Walter Shaub, the former director of the U.S. Office for Government Ethics, issued a dire warning in the wake of Thursday night's first House select committee hearing on the January 6 Capitol riots.
Writing on Twitter, Shaub argued that "no reasonable person could dispute that this was an attack on the republic itself," and he warned that a lack of accountability for the attack's plotters -- including former President Donald Trump -- has given them time to "prepare themselves for a far more effective attack in 2024."
Shaub claimed that their plans are succeeding "beyond their wildest dreams."
"They’ve enacted laws politicizing the certification of results and suppressing votes," he writes. "They’ve recruited an army of 'poll watchers' to create chaos, intimidate voters, and and sow doubt. They’ve hardened their resolve to use state legislatures and the federal Congress to reject any unfavorable outcome of the election. Ideological hardliners have packed the Supreme Court with partisans who are sure to ratify any irrational claims packed in the language of law."

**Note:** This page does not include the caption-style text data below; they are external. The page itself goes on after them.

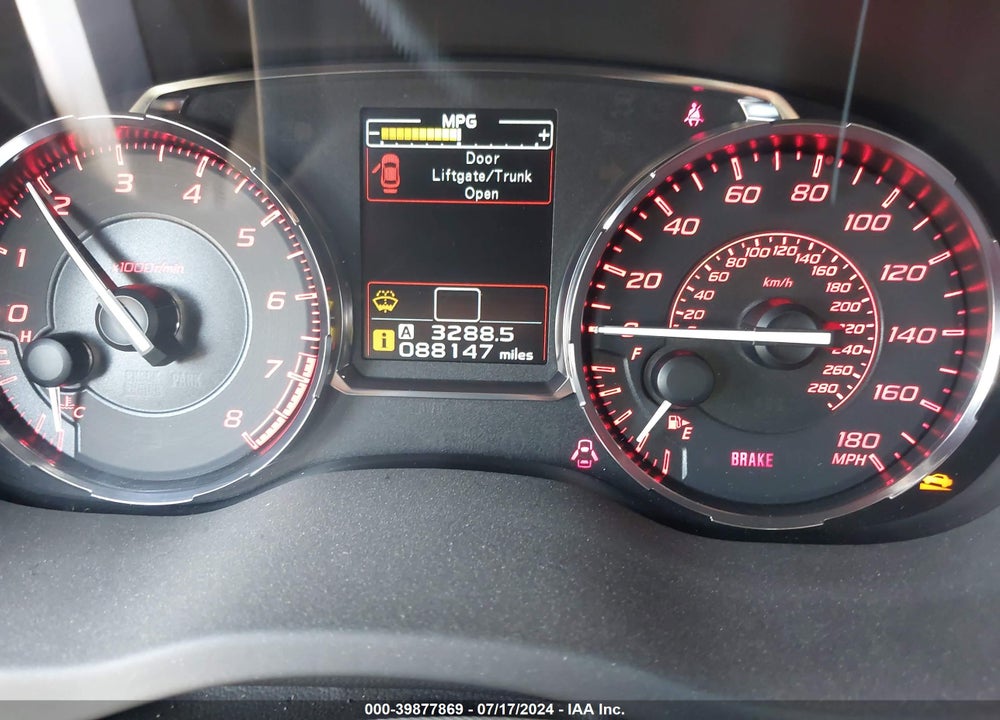 2016 SUBARU WRX PREMIUM VIN: JF1VA1E6XG9816781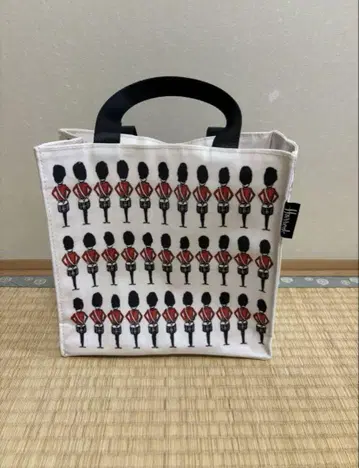 런던 해롯 가즈맨 근위병 안감 스트라이프, 내부 포켓 포함 가방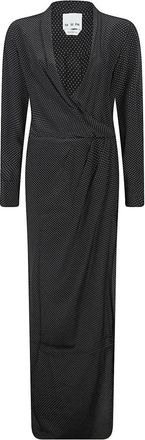 SA SU PHI Criss Cross Lange Jurk - Dames - Jurken - Zwart - Maat: XL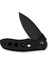 Triptych Flipper & Thumb Stud & Button Lock Knife All Black G10 Handle Çakı 4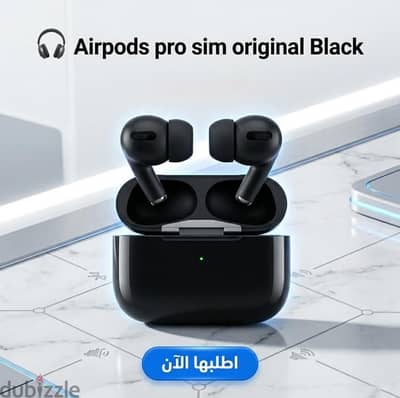 سماعة Airpods Pro الاصدار الجديد باللون الأسود الملكي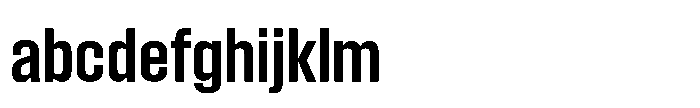 Field Gothic Standard Field Gothic No. 44 Condensed Demi FONT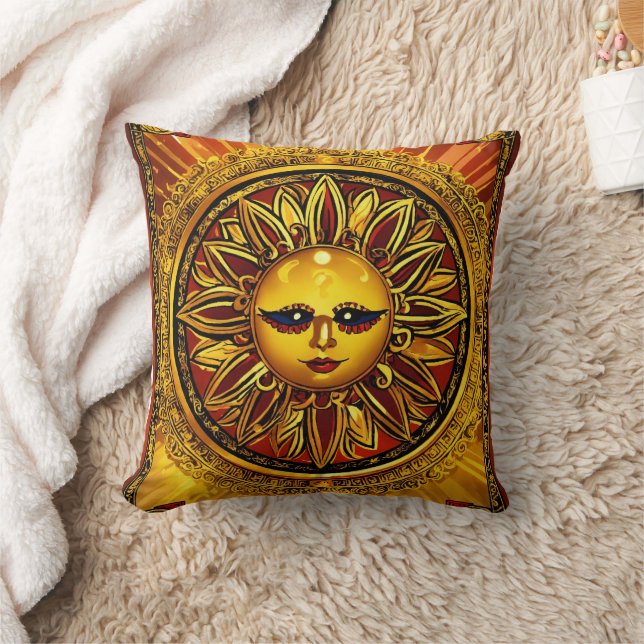 "Anime Sun Kaart kussen" Kussen (Deken)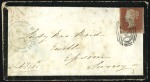 Stamp of Great Britain » 1854-70 Perforated Line Engraved ARCHER TRIAL PERFORATION: 1850-54 1d Red-Brown pl.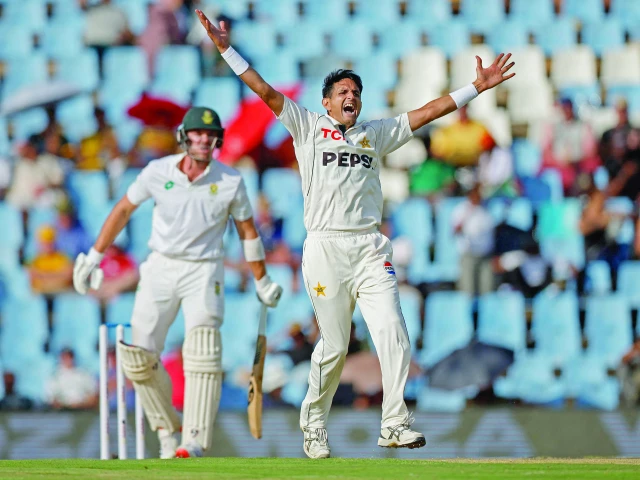 pak strike back in first sa test pak strike back in first sa test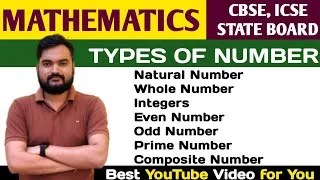 Thumbnail: Types Of Number l Natural Number, Whole Number, Integers, Even Number, Odd Number, Prime, Composite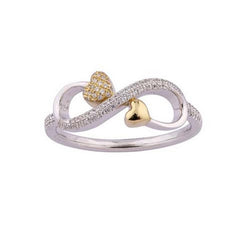 Women's Ring Maya in 10K White and Yellow Gold and 0.11CTW Diamonds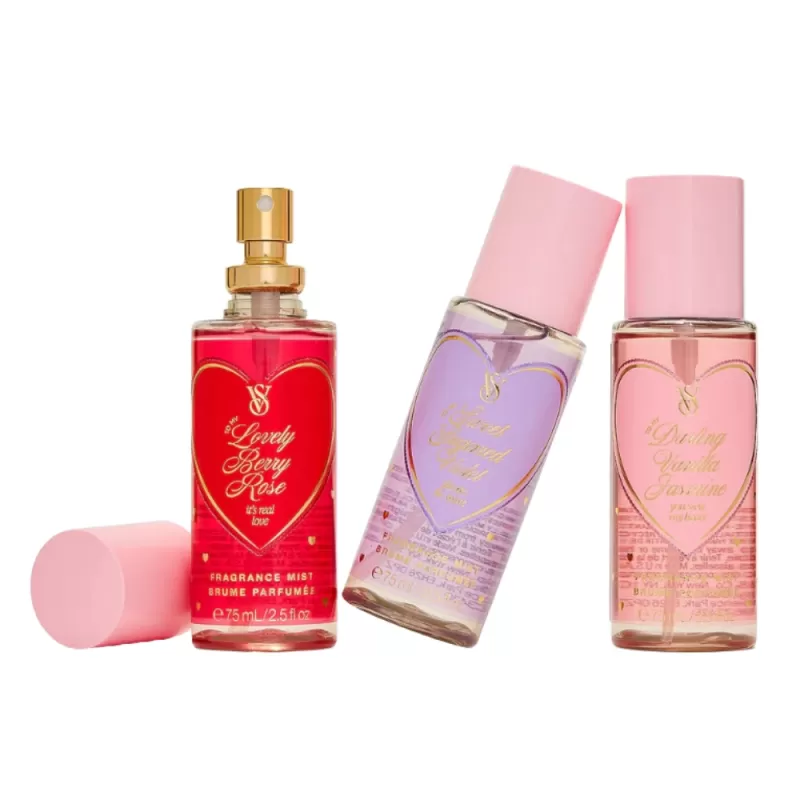 Kit Victoria's Secret Body Splash Be Mine - 75mL (3 unidades)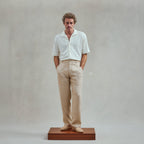 Rivieras European Union Beige Fatigue Pants apparel handmade in Spain.
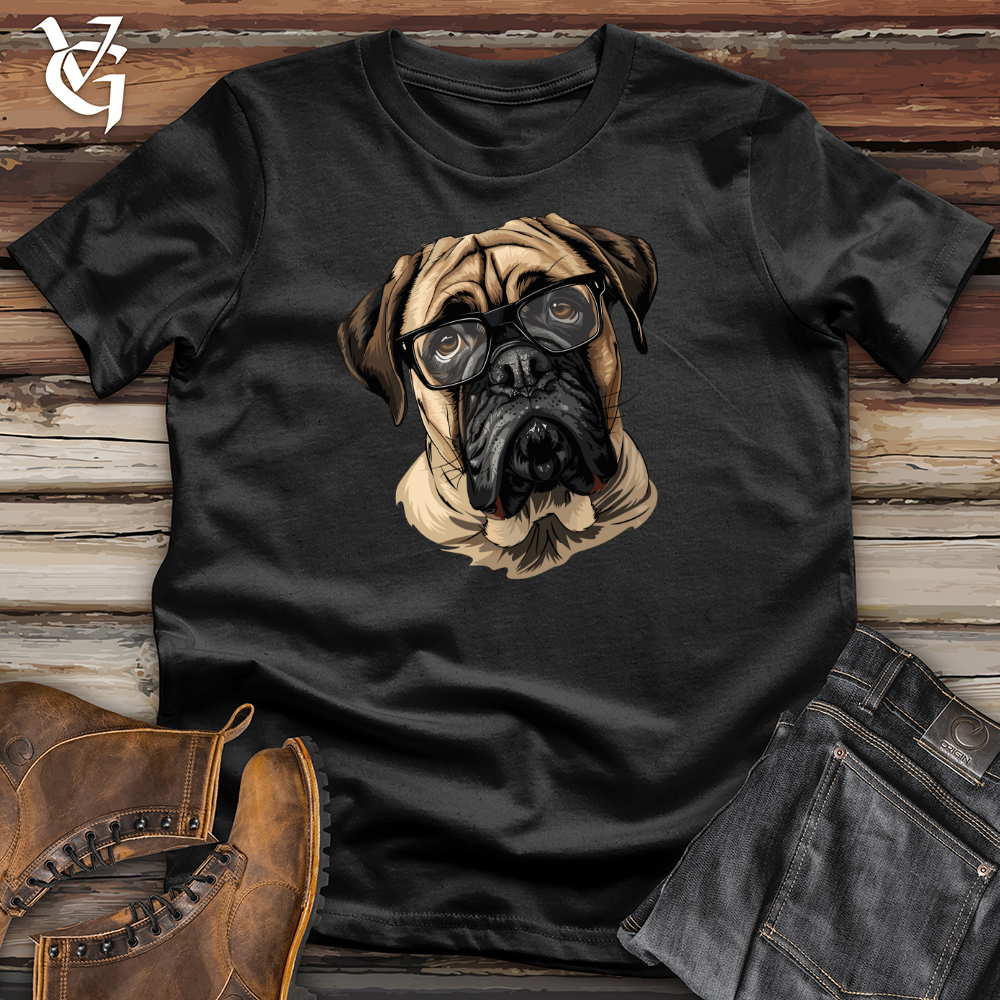 Viking Goods Pensive English Mastiff Portrait Cotton Tee Black / L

Shaub also slammed President Joe Biden and Attorney General Merrick Garland for what he described as not taking the threat seriously and instead acting like a mere return to business as usual would suffice to keep it at bay.
And while he praised the House Select Committee for its work documenting Trump's alleged attempt to overthrow the republic to stay in power, he feared their work would be in vain.
"Will the committee’s presentation be enough to motivate action by the people?" he asked rhetorically. "I hope so. I don’t know if it will or not. But people need to wake up to the idea that, with rare exceptions like this committee, our government is failing and won’t save us. Democracy depends on us."
The House select committee aims to demonstrate that the violence was part of a broader -- and ongoing -- drive by Trump and his inner circle to illegitimately cling to or regain power, tearing up the Constitution and more than two centuries of peaceful transitions from one administration to the next.
Thursday's session and five subsequent hearings over the coming weeks will focus on Trump's role in the multi-pronged effort to return him to the Oval Office by disenfranchising millions of voters.
Trump has defiantly dismissed the probe as a baseless "witch hunt" -- but the public hearings were uppermost in his mind Thursday as he fired off a largely false tirade on his social media platform, defending the insurrection as "the greatest movement in the history of our Country to Make America Great Again."
The case the committee wants to make is that Trump laid the groundwork for the insurrection through months of lies about fraud in an election described by his own administration as the most secure ever.
His White House is accused of involvement in several potentially illegal schemes to aid the effort, including a plot to seize voting machines and another to appoint fake "alternative electors" from swing states who would ignore the will of their voters and hand victory to Trump.